At $8.99 a month the subscription fee is $2.00 more expensive than Amazon Prime Movies at $6.99 and a dollar more expensive than the struggling AppleTV+ at $7.99.
“When you look at that price point, you could quite easily make an argument that there’s something around double that price point would be more than fitting to the volume and the quality of the content that exists,” Mr Villani said.
Mr Villani said the live sport content will be delivered to Paramount+ users with a “very light ad load”.
“We think it’ll be relatively non-intrusive. We’re very considered in the way that we’re looking at the advertising. As I say, only seen from a live sport stream perspective – all other content will be, as you expect, ad-free,” he said.
On how the media company can continue to invest in live sport in Australia, in a very competitive market, while balancing the need to return to profit, Mr Villani said the media company considers its “investment and support in the same way that we can now invest in any other form of content”.

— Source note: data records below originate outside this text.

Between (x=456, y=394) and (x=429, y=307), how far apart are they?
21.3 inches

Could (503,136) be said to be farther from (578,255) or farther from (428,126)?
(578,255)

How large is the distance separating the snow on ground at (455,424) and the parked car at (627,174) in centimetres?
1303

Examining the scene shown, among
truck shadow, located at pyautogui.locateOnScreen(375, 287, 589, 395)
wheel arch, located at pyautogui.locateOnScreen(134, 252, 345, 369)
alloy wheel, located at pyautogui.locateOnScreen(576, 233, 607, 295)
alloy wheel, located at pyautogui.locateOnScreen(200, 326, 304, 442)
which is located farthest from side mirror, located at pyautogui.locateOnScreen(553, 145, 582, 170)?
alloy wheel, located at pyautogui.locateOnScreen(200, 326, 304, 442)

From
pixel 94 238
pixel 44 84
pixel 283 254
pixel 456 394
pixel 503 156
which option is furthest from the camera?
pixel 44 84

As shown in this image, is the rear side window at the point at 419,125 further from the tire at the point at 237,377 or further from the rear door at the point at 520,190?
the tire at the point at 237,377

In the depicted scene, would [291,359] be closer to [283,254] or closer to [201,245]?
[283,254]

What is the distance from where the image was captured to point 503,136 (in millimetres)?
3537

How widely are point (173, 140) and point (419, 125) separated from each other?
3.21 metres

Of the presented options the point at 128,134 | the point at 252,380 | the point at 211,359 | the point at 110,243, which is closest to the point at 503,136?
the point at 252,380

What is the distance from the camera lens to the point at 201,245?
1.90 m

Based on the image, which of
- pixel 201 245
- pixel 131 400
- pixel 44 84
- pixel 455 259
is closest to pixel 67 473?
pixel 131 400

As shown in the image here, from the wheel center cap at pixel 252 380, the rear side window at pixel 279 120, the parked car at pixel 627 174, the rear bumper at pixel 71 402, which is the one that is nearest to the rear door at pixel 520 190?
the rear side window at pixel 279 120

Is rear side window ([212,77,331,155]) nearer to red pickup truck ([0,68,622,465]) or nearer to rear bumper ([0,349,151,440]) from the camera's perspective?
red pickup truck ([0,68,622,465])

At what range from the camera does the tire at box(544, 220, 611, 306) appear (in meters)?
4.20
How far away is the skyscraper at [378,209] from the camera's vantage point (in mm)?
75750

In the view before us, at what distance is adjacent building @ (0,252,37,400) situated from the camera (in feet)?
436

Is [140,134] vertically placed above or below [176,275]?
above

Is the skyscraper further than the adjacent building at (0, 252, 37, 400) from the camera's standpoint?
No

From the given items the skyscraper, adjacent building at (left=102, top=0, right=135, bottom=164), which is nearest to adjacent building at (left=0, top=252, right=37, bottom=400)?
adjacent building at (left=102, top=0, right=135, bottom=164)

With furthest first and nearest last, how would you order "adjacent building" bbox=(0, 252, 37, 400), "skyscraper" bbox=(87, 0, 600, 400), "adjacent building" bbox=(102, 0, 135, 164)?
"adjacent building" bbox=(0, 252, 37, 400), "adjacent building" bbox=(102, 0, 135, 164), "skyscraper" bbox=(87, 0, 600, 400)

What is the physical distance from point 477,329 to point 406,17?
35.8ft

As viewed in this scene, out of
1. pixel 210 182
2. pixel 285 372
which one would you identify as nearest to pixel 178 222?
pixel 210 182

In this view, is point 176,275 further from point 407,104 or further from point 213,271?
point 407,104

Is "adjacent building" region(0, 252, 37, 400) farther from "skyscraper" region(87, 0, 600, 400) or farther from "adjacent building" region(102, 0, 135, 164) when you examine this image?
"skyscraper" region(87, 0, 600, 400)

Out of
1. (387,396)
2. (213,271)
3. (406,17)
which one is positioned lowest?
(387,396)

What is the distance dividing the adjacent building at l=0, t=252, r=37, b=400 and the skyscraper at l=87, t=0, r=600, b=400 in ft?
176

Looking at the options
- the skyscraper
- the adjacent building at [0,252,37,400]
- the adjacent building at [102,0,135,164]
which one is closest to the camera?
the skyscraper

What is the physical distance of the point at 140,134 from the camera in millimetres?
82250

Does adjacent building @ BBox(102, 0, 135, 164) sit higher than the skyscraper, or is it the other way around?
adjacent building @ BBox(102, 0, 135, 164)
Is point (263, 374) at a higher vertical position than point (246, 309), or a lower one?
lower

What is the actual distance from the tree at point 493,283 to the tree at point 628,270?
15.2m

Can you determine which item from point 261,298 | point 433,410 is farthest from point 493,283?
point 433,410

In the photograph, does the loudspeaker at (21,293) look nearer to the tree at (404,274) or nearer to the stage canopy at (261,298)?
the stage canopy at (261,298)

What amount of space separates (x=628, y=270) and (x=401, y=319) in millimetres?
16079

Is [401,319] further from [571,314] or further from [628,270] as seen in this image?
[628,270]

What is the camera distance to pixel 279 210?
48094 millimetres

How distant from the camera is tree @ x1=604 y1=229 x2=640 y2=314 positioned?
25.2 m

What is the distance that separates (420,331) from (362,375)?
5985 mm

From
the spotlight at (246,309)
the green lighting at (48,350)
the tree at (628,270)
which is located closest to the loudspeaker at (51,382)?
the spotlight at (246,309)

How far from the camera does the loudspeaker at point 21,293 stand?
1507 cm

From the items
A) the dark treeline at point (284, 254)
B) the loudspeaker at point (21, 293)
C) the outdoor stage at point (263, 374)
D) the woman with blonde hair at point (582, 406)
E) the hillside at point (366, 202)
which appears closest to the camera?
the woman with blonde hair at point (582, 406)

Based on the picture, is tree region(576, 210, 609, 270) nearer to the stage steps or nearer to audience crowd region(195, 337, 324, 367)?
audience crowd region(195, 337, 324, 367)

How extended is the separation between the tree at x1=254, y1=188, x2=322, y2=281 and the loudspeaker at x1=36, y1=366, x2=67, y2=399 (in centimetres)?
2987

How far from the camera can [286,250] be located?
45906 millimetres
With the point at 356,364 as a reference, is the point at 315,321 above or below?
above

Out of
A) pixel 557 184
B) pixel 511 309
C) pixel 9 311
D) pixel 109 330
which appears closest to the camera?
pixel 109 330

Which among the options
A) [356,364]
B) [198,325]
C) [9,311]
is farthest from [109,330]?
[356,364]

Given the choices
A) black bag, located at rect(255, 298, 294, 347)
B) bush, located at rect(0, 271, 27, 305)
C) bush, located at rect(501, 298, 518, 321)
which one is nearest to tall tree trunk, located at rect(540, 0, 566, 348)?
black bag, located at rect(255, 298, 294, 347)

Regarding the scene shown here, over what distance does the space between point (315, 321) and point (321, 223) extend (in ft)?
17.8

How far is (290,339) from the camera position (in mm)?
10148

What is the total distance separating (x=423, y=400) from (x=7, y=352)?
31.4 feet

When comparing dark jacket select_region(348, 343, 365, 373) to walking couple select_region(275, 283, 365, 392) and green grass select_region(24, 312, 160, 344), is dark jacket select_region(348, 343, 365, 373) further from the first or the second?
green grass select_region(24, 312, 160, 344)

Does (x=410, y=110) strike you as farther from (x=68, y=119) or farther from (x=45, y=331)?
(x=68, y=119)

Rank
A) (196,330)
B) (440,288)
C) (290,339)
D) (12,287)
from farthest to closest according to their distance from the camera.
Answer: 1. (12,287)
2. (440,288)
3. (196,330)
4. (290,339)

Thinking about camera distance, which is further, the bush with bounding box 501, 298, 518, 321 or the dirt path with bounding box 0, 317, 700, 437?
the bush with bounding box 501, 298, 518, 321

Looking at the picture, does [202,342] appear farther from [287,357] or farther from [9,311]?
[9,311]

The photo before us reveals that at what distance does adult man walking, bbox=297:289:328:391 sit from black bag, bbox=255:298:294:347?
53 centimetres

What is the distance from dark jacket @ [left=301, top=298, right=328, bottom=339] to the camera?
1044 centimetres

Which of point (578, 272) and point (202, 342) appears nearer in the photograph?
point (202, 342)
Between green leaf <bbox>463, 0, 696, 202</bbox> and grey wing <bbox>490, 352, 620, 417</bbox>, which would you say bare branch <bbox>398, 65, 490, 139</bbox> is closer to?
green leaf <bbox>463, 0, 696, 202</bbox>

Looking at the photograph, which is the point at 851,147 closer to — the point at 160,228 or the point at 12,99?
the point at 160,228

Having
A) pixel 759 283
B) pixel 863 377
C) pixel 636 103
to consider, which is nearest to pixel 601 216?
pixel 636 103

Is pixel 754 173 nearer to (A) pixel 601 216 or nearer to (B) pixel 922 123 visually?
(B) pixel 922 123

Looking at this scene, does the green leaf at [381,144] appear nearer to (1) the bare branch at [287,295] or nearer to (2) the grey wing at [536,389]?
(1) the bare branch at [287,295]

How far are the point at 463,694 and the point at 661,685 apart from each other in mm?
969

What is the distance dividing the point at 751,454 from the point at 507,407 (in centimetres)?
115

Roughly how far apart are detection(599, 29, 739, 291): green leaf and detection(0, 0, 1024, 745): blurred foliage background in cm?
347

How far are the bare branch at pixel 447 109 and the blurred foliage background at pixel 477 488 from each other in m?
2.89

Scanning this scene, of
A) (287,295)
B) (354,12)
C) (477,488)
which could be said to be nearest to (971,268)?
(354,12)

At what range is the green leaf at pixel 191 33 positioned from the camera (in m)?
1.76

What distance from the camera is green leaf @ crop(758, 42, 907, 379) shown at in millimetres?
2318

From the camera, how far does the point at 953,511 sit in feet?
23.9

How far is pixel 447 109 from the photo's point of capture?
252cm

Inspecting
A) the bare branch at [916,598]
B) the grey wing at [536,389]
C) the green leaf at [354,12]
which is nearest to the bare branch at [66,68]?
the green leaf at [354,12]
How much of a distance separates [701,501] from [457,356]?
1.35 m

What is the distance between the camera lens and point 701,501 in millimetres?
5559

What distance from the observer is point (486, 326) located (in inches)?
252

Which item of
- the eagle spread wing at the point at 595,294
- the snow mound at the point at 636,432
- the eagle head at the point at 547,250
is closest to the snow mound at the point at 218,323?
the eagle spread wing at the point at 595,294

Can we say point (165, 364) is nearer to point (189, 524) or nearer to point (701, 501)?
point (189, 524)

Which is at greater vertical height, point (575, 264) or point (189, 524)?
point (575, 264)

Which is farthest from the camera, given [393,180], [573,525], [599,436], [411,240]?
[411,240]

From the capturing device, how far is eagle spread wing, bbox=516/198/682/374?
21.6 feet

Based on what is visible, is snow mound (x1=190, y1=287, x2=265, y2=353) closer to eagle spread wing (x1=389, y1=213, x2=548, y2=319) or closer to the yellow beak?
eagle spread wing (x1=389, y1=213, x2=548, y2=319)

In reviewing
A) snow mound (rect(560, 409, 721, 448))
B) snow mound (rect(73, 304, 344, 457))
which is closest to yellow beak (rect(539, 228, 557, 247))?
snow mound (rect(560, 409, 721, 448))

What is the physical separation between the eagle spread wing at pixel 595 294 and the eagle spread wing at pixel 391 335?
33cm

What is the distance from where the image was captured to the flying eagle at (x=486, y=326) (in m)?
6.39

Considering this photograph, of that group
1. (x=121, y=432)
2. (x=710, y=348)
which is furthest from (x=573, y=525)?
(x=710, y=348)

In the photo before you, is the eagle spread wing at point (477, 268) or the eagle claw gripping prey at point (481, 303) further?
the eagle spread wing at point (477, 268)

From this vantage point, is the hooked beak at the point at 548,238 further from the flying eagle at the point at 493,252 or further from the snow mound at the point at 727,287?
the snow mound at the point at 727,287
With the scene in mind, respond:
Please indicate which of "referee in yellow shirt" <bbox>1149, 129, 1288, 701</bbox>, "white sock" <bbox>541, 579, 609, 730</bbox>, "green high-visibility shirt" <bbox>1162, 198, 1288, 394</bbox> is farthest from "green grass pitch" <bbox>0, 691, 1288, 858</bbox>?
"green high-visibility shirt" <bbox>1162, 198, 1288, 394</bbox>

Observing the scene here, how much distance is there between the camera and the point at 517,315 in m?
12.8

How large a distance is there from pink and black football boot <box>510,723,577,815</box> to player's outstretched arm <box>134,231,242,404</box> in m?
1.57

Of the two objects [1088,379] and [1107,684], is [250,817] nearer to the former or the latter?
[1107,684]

“And we’ll continue to consider our investment in sport on a tactical basis moving forward,” he said.
CBSViacom believe that their relationship with movie studio’s will give them an edge.
“Viewers can be confident that that high-quality content will be available moving forward,” Mr Villani said in a subtle swipe at competitors such as Stan who lost the Paramount content deal last year.
Both HBO and NBCUniversal are also investigating direct-to-consumer streaming offering in Australia though there is speculation that they could cut a deal with Foxtel due to the local market becoming cluttered said one insider.
The launch of Paramount+ in Australia has already seen some Showtime content disappear from the library of Stan, which has had a deal in place with Showtime since it launched in 2015.
Ironically Villani was cautious setting Paramount+ any goals on launch but is confident its global content pipeline gives it a strong position in the local market.
The business has not said how many free subscriptions they will distribute or what deals they have done with TV brands to get their new Paramount + onto Smart TV platforms in Australia.
“If we continue to deliver quality content to people, and they’ll make up their mind as to whether or not they need another service, what to drop the service, when ultimately how many subscribers come to our platform,” he said.
“We’re focused on ensuring the quality of the content is there, the user interface and the quality continues to improve over time. The market will decide where they want to position Paramount+.
“We will control the content, we will focus on visibility and will continue to improve our interface, but ultimately it’s up to the rest of the public to decide whether they like it or not.”